You offer authentication solutions for both consumer-facing applications and business applications. What kind of differences are there between consumer and business authentication processes?
The preferred authentication methods for consumer and business applications tend to be different. For consumer apps, methods such as biometrics, magic links, and one-time passwords are prevalent. For business apps, social logins and SAML SSO are generally preferred.
Looking beyond authentication processes, the requirements and goals for authentication are different for consumer and business applications.
For consumer apps, the goals are to achieve frictionless and secure user onboarding without imposing any cognitive load (like passwords) on users so that they are more likely to return to the application. Consumer app builders are concerned about account takeover fraud and bot attacks as well.
For business apps, the overall authentication and user management process is much more complicated. If a business app wants enterprise customers, it needs capabilities such as tenant management, role-based access control (RBAC), user provisioning and deprovisioning, and SAML single sign-on.
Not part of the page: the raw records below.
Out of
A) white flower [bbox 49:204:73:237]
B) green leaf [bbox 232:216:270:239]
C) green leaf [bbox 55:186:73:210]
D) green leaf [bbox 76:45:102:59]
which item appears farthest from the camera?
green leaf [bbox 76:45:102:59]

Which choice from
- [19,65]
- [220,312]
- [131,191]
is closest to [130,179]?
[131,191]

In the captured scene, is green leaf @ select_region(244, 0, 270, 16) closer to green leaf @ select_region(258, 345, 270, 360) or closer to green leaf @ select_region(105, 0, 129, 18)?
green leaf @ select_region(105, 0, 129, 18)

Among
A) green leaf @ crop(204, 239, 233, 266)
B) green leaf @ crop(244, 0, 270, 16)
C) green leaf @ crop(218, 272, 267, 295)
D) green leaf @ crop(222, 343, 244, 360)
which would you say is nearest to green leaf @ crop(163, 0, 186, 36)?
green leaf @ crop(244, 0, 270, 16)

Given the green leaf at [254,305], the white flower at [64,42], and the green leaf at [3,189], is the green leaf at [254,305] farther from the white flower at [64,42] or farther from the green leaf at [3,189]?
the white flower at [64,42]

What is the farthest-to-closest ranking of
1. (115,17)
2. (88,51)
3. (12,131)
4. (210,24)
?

This can take engineering teams months, and that’s without considering ongoing maintenance and ad-hoc updates.
In 2022, ransomware was the biggest cybersecurity threat for organizations, most of which were caused by stolen credentials. Do you think these threats will cause more organizations to prefer to outsource authentication solutions?
There is no question that identity and credential-based attacks dominate the news cycles. Apart from the ever-present risk of ransomware attacks, recent breaches such as PayPal, Norton LifeLock, GoTo, and CircleCI were all due to passwords or session hijacking. Businesses must realize that their applications are only as secure as the identity safeguards built for them.
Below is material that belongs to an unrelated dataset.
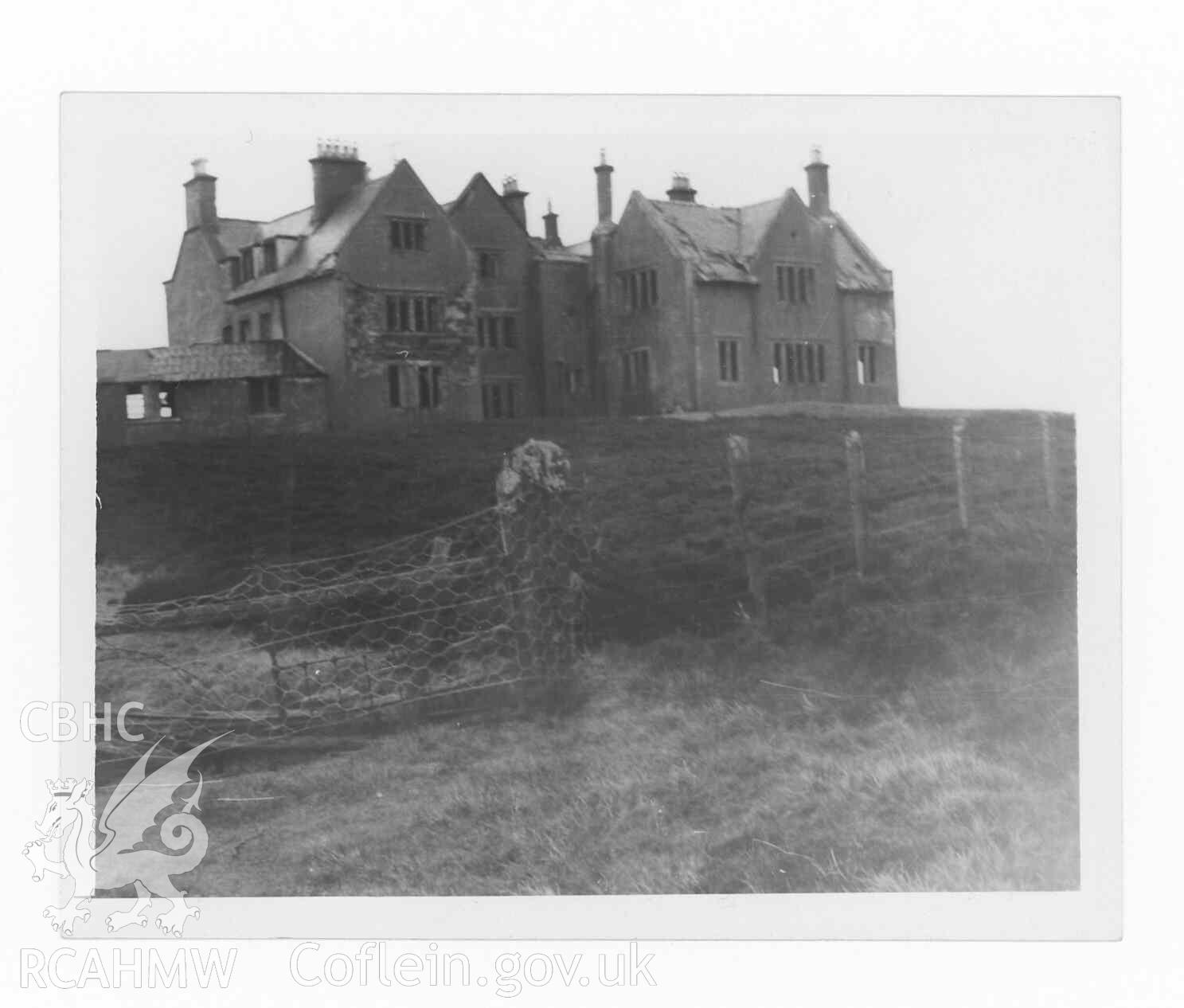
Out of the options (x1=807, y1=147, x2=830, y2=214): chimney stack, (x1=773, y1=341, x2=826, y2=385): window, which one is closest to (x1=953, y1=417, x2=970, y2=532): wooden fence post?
(x1=773, y1=341, x2=826, y2=385): window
Passwordless authentication offers a solution, but only if application developers have the tools and resources to apply it. By outsourcing authentication and user management, organizations can easily add secure passwordless authentication into their applications, which can in turn reduce the attack surface and prevent attacks such as credential stuffing, brute force, and account takeover fraud.
You have announced that Descope received $53 million through a seed funding round. How will Descope spend this funding?
The capital will be used to:
- Enhance product capabilities and continued research and development.
- Increase awareness and adoption among the developer community.
- Build and improve compatibility with various web development frameworks and cutting-edge authentication methods.
- Launch and support open-source initiatives around authentication, authorization, and user management.
Is there any change in the management team after the seed funding round?
No.
What are your plans for this year? Which new features should we expect from Descope?
We plan to:
- Expand support to more programming languages and SDKs.
- Add more authentication methods such as WhatsApp and other messaging services.
- Enhancing our drag-and-drop workflows to include more parts of the user journey.
- Reprioritize and introduce new features based on feedback from the community.